Task details — Only the lines from the one containing "105.32% | 71.44% |" through the end of the listing below are to be reproduced, exactly as they stand.

Extracted data —
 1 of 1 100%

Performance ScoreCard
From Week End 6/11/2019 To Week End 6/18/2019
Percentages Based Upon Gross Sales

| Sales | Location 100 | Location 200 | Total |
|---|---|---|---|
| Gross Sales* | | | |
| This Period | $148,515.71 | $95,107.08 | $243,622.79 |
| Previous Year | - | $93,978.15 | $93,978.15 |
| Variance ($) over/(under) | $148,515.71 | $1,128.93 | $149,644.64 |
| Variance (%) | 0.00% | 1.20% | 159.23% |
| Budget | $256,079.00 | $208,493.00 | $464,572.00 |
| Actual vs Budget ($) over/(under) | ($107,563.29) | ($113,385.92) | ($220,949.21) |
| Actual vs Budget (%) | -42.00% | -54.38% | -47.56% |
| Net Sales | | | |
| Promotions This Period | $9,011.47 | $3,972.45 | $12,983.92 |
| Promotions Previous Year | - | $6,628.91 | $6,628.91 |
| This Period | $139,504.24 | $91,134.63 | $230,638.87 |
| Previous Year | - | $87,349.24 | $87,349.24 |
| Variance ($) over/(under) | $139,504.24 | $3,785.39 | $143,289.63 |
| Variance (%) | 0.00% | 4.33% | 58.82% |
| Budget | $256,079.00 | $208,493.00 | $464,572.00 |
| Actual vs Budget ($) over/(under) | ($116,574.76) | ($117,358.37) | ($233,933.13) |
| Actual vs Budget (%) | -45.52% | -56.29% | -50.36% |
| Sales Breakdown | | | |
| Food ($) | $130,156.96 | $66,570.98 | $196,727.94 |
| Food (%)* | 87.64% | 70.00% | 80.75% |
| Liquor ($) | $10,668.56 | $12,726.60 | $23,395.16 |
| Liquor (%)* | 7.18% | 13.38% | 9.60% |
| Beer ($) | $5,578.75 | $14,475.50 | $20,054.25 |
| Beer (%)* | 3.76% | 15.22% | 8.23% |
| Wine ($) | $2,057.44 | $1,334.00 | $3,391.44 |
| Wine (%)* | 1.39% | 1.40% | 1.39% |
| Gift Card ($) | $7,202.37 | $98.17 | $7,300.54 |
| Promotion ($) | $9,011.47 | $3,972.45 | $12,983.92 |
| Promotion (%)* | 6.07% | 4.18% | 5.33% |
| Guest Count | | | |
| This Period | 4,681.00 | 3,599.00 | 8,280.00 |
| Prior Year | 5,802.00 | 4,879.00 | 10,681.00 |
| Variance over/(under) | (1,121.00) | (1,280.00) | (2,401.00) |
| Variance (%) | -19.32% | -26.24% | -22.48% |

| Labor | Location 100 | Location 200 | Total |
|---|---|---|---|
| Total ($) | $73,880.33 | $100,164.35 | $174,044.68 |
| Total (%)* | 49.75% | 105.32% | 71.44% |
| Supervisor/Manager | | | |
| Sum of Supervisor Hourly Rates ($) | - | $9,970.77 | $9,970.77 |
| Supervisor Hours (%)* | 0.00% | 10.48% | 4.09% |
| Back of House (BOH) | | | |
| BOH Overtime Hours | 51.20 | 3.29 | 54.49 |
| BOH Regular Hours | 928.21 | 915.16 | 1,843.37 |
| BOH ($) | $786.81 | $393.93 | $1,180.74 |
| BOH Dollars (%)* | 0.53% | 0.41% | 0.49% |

Answer section —
| Total (%)* | 49.75% | 105.32% | 71.44% |
| Supervisor/Manager | | | |
| Sum of Supervisor Hourly Rates ($) | - | $9,970.77 | $9,970.77 |
| Supervisor Hours (%)* | 0.00% | 10.48% | 4.09% |
| Back of House (BOH) | | | |
| BOH Overtime Hours | 51.20 | 3.29 | 54.49 |
| BOH Regular Hours | 928.21 | 915.16 | 1,843.37 |
| BOH ($) | $786.81 | $393.93 | $1,180.74 |
| BOH Dollars (%)* | 0.53% | 0.41% | 0.49% |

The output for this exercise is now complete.